(Scene-based question records)
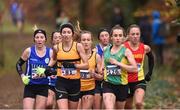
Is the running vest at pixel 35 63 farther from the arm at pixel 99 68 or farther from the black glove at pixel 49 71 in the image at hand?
the arm at pixel 99 68

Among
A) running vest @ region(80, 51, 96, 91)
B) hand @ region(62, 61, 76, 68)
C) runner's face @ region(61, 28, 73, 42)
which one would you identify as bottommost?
running vest @ region(80, 51, 96, 91)

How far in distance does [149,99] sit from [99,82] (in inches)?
148

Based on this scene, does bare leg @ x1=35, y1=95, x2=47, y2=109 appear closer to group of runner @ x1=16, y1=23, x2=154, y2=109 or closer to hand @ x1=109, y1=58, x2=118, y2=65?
group of runner @ x1=16, y1=23, x2=154, y2=109

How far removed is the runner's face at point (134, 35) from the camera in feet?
41.4

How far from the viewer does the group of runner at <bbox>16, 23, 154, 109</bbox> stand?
11914mm

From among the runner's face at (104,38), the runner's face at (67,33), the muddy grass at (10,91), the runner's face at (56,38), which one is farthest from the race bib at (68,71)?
the muddy grass at (10,91)

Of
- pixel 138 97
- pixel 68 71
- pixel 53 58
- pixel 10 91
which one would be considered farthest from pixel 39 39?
pixel 10 91

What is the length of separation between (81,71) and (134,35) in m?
1.35

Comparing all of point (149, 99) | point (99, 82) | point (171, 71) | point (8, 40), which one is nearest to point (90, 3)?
point (8, 40)

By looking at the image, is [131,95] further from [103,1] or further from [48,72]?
[103,1]

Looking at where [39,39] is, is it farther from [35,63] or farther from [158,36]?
[158,36]

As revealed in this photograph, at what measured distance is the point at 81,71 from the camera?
41.4ft

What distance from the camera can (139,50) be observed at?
12.6 metres

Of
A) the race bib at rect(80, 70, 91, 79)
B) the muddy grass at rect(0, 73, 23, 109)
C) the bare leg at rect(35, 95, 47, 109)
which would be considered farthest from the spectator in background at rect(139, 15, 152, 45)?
the bare leg at rect(35, 95, 47, 109)
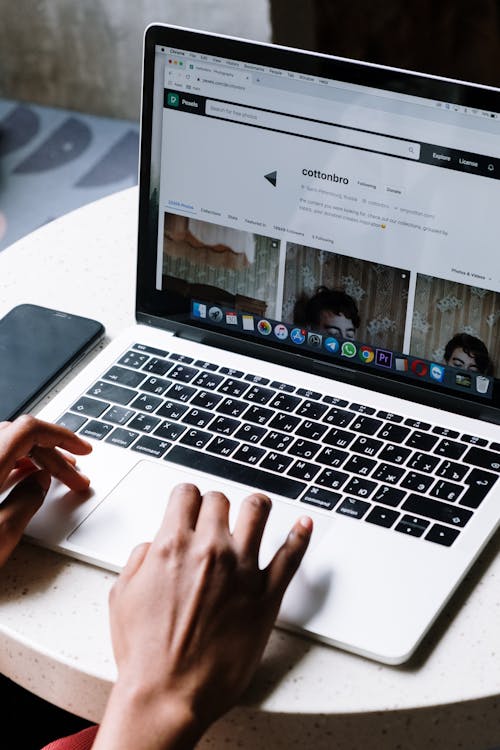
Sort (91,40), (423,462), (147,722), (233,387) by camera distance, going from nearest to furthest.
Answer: (147,722) < (423,462) < (233,387) < (91,40)

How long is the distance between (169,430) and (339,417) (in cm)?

EXERCISE INSTRUCTIONS>
Lay out the entries above as a JSON list of strings, one string per line, with blank lines dropped. Leave the pictures out of the list.

EXERCISE OUTPUT>
[
  "Is the running vest at pixel 35 63 farther from the arm at pixel 99 68 or farther from the black glove at pixel 49 71 in the image at hand?",
  "the arm at pixel 99 68",
  "Among",
  "A) running vest @ region(80, 51, 96, 91)",
  "B) hand @ region(62, 61, 76, 68)",
  "C) runner's face @ region(61, 28, 73, 42)",
  "which one would you identify as bottommost?",
  "running vest @ region(80, 51, 96, 91)",
  "How far in distance does [149,99] sit from [99,82] (in inches)?",
  "148",
  "Based on this scene, does bare leg @ x1=35, y1=95, x2=47, y2=109 appear closer to group of runner @ x1=16, y1=23, x2=154, y2=109 or closer to hand @ x1=109, y1=58, x2=118, y2=65?",
  "group of runner @ x1=16, y1=23, x2=154, y2=109",
  "How far removed is the runner's face at point (134, 35) from the camera in feet?",
  "41.4",
  "How far from the viewer does the group of runner at <bbox>16, 23, 154, 109</bbox> stand?",
  "11914mm",
  "From among the runner's face at (104,38), the runner's face at (67,33), the muddy grass at (10,91), the runner's face at (56,38), which one is farthest from the race bib at (68,71)?",
  "the muddy grass at (10,91)",
  "Of",
  "- pixel 138 97",
  "- pixel 68 71",
  "- pixel 53 58",
  "- pixel 10 91",
  "which one would be considered farthest from pixel 39 39?",
  "pixel 10 91",
  "What is the length of separation between (81,71) and (134,35) in m?",
  "1.35",
  "Comparing all of point (149, 99) | point (99, 82) | point (171, 71) | point (8, 40), which one is nearest to point (90, 3)?",
  "point (8, 40)",
  "By looking at the image, is [131,95] further from [103,1] or further from [48,72]?",
  "[103,1]",
  "Looking at where [39,39] is, is it farther from [35,63] or farther from [158,36]?",
  "[158,36]",
  "As revealed in this photograph, at what measured distance is the point at 81,71 from the camera?",
  "41.4ft",
  "What distance from the camera can (139,50) be observed at?",
  "12.6 metres",
  "Of",
  "A) the race bib at rect(80, 70, 91, 79)",
  "B) the muddy grass at rect(0, 73, 23, 109)",
  "C) the bare leg at rect(35, 95, 47, 109)",
  "which would be considered farthest from the spectator in background at rect(139, 15, 152, 45)?",
  "the bare leg at rect(35, 95, 47, 109)",
  "Sort (91,40), (423,462), (147,722), (233,387) by camera distance, going from nearest to furthest.",
  "Answer: (147,722) < (423,462) < (233,387) < (91,40)",
  "How long is the distance between (169,430) and (339,417) (in cm)?"
]